INSTRUCTIONS FOR THE TASK. Please list every line below that contains the word "reflection", counting only matches with the same capitalization.

PROVIDED DATA.
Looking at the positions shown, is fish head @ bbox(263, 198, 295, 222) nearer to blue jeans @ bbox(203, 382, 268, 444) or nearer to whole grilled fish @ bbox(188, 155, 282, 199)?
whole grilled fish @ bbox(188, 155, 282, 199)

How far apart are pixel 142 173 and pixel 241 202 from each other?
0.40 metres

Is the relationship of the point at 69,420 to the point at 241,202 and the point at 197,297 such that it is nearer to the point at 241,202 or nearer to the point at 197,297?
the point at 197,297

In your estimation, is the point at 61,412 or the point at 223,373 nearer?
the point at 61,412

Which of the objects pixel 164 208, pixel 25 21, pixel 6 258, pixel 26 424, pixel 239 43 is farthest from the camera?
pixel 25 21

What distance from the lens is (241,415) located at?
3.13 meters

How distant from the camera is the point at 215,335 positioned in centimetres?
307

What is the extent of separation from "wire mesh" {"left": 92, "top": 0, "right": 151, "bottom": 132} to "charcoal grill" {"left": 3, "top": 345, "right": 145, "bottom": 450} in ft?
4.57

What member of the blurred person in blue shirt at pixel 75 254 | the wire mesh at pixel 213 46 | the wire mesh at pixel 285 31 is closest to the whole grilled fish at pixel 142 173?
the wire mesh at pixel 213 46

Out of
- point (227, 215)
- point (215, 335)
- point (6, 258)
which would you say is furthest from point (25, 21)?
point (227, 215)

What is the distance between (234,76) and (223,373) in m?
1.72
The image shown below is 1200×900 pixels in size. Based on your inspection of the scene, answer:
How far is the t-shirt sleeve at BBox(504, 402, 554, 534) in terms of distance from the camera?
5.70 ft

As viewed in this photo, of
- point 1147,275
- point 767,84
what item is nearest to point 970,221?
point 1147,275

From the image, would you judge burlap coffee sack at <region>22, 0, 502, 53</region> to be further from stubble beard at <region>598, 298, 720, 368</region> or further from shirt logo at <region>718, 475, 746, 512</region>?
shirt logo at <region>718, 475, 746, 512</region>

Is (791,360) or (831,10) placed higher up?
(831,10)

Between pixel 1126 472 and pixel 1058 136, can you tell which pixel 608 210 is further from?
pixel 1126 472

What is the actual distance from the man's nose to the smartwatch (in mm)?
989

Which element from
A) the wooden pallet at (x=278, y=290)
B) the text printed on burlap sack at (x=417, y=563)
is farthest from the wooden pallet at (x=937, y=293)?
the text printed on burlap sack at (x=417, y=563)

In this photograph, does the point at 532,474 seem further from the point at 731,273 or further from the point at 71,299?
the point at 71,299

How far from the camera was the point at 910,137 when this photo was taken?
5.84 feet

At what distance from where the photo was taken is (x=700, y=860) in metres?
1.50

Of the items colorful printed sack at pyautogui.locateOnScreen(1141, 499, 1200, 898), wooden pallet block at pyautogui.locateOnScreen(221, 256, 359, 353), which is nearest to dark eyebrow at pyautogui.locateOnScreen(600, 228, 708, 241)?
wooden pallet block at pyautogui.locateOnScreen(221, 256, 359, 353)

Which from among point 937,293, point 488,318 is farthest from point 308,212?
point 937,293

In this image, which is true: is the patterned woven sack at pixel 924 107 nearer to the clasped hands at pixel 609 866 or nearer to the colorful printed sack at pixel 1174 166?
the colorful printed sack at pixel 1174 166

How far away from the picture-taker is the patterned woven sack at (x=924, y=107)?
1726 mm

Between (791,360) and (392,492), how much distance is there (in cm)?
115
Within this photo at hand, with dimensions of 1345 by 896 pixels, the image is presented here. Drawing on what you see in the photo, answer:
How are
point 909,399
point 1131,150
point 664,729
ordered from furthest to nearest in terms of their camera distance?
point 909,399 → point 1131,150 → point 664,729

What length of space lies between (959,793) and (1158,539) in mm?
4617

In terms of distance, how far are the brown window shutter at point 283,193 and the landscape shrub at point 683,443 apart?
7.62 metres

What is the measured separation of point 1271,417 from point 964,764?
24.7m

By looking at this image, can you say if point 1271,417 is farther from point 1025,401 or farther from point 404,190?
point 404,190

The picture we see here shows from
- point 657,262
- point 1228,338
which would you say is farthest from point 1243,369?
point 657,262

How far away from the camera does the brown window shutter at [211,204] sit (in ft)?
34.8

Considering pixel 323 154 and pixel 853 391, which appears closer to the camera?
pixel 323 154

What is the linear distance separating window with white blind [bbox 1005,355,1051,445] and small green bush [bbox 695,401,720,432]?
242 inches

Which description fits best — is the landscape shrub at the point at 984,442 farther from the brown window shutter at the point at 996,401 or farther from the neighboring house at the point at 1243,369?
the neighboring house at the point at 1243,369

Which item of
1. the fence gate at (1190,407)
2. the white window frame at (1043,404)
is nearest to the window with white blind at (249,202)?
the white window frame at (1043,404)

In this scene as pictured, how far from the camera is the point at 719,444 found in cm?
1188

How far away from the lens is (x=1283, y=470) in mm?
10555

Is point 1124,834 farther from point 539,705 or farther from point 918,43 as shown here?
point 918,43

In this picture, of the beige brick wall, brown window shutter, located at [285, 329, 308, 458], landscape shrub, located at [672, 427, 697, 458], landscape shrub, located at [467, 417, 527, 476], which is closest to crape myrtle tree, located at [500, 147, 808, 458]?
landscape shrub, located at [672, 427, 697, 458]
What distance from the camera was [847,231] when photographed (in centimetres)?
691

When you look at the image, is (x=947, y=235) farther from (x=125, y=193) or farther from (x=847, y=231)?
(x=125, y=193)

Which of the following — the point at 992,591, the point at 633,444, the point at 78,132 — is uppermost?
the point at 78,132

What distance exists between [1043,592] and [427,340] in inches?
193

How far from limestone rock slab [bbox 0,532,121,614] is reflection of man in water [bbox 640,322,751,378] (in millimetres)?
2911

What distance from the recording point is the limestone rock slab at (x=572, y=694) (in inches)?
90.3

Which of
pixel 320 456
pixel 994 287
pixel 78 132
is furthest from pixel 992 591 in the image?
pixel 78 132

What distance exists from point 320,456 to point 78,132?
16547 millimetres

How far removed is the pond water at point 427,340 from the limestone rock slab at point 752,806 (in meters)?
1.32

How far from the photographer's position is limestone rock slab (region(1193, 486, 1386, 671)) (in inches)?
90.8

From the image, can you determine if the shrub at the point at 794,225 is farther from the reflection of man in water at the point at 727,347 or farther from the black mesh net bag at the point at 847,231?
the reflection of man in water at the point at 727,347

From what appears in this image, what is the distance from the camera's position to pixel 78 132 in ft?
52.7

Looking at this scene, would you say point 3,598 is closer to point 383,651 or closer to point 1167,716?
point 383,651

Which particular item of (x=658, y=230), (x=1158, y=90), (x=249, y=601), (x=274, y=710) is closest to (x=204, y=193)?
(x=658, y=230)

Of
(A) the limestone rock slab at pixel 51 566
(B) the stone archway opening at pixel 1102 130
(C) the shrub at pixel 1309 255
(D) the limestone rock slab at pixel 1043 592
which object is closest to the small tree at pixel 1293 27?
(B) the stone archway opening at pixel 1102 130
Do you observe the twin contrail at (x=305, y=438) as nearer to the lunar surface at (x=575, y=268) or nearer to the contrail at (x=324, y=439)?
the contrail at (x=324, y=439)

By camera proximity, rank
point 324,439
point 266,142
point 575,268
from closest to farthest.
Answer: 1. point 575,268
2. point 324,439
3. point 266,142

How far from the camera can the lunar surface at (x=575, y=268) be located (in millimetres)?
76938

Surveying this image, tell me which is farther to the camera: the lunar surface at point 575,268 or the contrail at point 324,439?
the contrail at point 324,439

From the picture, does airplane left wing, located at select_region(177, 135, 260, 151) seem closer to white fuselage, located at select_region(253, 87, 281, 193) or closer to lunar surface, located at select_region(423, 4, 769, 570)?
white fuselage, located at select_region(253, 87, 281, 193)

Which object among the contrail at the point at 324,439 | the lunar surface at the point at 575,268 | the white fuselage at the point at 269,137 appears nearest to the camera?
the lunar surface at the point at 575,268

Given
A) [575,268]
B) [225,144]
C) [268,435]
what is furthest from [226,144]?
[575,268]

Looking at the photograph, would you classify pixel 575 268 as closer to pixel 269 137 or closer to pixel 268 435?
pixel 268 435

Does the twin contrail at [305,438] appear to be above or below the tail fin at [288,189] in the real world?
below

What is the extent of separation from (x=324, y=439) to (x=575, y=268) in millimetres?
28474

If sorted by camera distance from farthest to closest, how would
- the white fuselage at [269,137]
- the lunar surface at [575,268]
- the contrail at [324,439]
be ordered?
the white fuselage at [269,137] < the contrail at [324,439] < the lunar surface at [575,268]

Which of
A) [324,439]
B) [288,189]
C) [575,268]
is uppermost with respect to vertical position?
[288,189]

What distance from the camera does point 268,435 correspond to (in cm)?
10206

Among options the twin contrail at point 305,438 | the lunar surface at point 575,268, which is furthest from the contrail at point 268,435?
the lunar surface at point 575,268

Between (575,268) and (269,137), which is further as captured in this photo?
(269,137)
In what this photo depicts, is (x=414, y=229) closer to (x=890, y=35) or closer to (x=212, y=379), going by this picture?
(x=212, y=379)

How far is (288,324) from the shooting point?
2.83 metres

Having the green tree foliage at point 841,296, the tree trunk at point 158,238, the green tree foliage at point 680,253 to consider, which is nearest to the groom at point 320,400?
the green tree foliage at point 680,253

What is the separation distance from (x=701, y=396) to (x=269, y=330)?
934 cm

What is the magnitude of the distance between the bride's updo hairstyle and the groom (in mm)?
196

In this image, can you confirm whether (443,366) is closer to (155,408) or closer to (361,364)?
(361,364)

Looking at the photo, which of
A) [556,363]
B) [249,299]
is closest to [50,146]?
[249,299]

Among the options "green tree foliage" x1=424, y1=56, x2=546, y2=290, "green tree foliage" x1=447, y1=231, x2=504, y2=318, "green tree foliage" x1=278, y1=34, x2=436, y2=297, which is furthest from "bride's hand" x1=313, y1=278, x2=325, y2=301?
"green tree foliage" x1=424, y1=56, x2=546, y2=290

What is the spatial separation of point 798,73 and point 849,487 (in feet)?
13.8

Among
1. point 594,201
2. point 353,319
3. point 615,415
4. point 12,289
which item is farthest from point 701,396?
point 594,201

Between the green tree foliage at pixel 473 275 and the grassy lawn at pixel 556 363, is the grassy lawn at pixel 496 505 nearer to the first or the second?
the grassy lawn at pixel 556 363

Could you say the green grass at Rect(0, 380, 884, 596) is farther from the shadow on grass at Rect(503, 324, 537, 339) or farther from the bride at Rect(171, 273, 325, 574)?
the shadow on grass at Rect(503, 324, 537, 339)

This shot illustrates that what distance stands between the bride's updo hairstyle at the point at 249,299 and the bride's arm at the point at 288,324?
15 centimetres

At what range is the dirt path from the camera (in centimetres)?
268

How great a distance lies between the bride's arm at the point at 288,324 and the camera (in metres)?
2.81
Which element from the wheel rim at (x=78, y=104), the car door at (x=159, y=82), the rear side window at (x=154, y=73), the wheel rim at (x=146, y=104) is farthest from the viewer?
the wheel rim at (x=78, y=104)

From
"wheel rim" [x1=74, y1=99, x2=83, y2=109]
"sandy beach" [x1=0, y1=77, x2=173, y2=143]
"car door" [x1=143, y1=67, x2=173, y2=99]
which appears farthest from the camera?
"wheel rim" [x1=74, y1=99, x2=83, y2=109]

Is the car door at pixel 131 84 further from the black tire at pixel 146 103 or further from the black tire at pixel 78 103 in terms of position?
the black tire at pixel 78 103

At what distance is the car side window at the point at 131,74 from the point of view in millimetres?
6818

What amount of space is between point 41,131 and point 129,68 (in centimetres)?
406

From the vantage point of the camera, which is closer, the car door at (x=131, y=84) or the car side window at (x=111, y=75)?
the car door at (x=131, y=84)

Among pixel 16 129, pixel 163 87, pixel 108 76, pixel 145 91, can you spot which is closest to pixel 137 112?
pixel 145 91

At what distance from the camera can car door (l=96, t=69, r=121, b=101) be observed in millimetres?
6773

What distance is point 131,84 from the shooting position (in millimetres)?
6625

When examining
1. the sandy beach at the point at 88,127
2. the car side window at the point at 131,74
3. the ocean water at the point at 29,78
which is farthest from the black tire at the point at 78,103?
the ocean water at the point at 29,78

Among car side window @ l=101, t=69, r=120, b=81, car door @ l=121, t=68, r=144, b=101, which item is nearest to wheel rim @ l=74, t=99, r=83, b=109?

WRITTEN SOLUTION.
How far from limestone rock slab [bbox 0,532,121,614] is reflection of man in water [bbox 640,322,751,378] (in millimetres)?
From the image, can you determine if the shrub at the point at 794,225 is farther from the reflection of man in water at the point at 727,347 or farther from the black mesh net bag at the point at 847,231?
the reflection of man in water at the point at 727,347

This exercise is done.